*TEXT SEGMENT*:
■ ■ ■ ■
3
votes

If you have succeeded in testing post, put, and delete http methods of a Rails API protected with the doorkeeper OAuth2 provider gem, please share and I'll give you the love.

The doorkeeper wiki documentation and sample application show pretty well how to test a get method. I succeeded testing a post with something like what follows using the Capybara test driver with Cucumber. Failed to test any API that routes from put or delete. Failed to post using an rspec test.

@user = create :user
@client = create(:oauth_application)
@token = create(:oauth_token, :application => @client, :resource_owner_id => @user)
json_for_new_entry = {
  date_attr: Time.now.to_date,
  decimal_attr: '1.1',
  string_attr: 'oath2, you make me blue',
  bool_attr: false,
  int_attr: 1
}.to_json
page.driver.header 'Authorization', "Bearer #{@token.token}"
page.driver.post api_entry_path, json_for_new_entry, 
  'CONTENT_TYPE' => 'application/json'

The factories are nothing special:

factory :user, :class => User do |user|
  sequence :email do |n| "user#{n}@example.com" end 
  pwd = "password"
  password  pwd 
end 

factory :oauth_application, :class => Doorkeeper::Application do
  sequence(:name) { |n| "application_name_#{n}" }
  #redirect_uri 'urn:ietf:wg:oauth:2.0:oob'
  redirect_uri 'http://localhost:3000/'
end 

factory :oauth_token, :class => Doorkeeper::AccessToken do
  association :application, :factory => :oauth_application
  association :resource_owner_id, :factory => :user
end 

My environment is a little behind latest versions:

  • rails gems at 3.1.12
  • capybara 2.2.0
  • cucumber 1.3.10
  • devise 2.2.7
  • warden 1.2.3
  • doorkeeper 0.7.4
  • rspec-core 2.14.5
  • rspec-expectations 2.14.3
  • rspec-mocks 2.14.3
  • rspec-rails 2.14.0
3

3 Answers

5
votes

Assuming the intention of your test is to verify the underlying API functionality and not the doorkeeper protection then this is the hack I use:

In my base controller:

module Api
  class BaseController < ActionController::Base

    doorkeeper_for :all unless Rails.env.test?
■ ■ ■ ■
*TASK OBJECTIVE*:
Reproduce the question and answer about testing a Rails API protected by doorkeeper in full, word for word.

*DATA BELOW*:
■ ■ ■ ■
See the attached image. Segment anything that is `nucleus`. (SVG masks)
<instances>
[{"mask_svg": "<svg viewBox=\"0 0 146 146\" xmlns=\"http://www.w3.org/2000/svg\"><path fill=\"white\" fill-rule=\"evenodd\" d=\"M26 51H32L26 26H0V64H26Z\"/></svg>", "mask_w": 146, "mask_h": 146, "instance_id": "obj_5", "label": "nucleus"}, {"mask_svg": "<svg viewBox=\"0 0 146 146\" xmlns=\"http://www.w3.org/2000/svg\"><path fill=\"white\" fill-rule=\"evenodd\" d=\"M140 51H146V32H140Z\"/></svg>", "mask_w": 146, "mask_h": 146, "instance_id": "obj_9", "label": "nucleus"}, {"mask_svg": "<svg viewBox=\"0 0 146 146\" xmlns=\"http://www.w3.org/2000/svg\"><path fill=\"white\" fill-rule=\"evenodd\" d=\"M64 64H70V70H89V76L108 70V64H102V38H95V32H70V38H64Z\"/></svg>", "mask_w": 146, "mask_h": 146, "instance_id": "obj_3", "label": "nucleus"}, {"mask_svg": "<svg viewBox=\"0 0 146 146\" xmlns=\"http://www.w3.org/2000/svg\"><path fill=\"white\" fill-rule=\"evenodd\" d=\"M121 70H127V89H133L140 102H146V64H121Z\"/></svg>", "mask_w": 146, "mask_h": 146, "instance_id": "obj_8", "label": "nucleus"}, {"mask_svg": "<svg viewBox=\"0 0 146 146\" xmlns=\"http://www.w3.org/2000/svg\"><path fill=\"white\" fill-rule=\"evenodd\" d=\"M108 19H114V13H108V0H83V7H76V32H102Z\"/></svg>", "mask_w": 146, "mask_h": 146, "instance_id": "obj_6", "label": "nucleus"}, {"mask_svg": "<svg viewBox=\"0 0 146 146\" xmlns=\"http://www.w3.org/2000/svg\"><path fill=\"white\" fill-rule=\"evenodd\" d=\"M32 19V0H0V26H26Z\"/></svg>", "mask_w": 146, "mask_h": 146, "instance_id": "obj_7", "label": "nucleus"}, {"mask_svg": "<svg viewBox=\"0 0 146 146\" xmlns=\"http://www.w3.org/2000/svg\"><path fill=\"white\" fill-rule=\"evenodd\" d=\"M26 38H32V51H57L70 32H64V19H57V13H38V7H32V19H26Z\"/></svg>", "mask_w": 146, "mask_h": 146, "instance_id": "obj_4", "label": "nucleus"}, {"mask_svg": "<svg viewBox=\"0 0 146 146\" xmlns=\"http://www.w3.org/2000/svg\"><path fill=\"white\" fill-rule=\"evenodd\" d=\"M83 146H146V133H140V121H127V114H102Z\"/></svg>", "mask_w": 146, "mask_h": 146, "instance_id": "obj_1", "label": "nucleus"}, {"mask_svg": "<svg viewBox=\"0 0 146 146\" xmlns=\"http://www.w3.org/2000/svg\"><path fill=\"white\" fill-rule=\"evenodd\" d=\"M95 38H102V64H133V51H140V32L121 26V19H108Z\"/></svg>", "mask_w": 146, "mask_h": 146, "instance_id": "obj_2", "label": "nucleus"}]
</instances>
■ ■ ■ ■
*SOLUTION BELOW*:
3
votes

If you have succeeded in testing post, put, and delete http methods of a Rails API protected with the doorkeeper OAuth2 provider gem, please share and I'll give you the love.

The doorkeeper wiki documentation and sample application show pretty well how to test a get method. I succeeded testing a post with something like what follows using the Capybara test driver with Cucumber. Failed to test any API that routes from put or delete. Failed to post using an rspec test.

@user = create :user
@client = create(:oauth_application)
@token = create(:oauth_token, :application => @client, :resource_owner_id => @user)
json_for_new_entry = {
  date_attr: Time.now.to_date,
  decimal_attr: '1.1',
  string_attr: 'oath2, you make me blue',
  bool_attr: false,
  int_attr: 1
}.to_json
page.driver.header 'Authorization', "Bearer #{@token.token}"
page.driver.post api_entry_path, json_for_new_entry, 
  'CONTENT_TYPE' => 'application/json'

The factories are nothing special:

factory :user, :class => User do |user|
  sequence :email do |n| "user#{n}@example.com" end 
  pwd = "password"
  password  pwd 
end 

factory :oauth_application, :class => Doorkeeper::Application do
  sequence(:name) { |n| "application_name_#{n}" }
  #redirect_uri 'urn:ietf:wg:oauth:2.0:oob'
  redirect_uri 'http://localhost:3000/'
end 

factory :oauth_token, :class => Doorkeeper::AccessToken do
  association :application, :factory => :oauth_application
  association :resource_owner_id, :factory => :user
end 

My environment is a little behind latest versions:

  • rails gems at 3.1.12
  • capybara 2.2.0
  • cucumber 1.3.10
  • devise 2.2.7
  • warden 1.2.3
  • doorkeeper 0.7.4
  • rspec-core 2.14.5
  • rspec-expectations 2.14.3
  • rspec-mocks 2.14.3
  • rspec-rails 2.14.0
3

3 Answers

5
votes

Assuming the intention of your test is to verify the underlying API functionality and not the doorkeeper protection then this is the hack I use:

In my base controller:

module Api
  class BaseController < ActionController::Base

    doorkeeper_for :all unless Rails.env.test?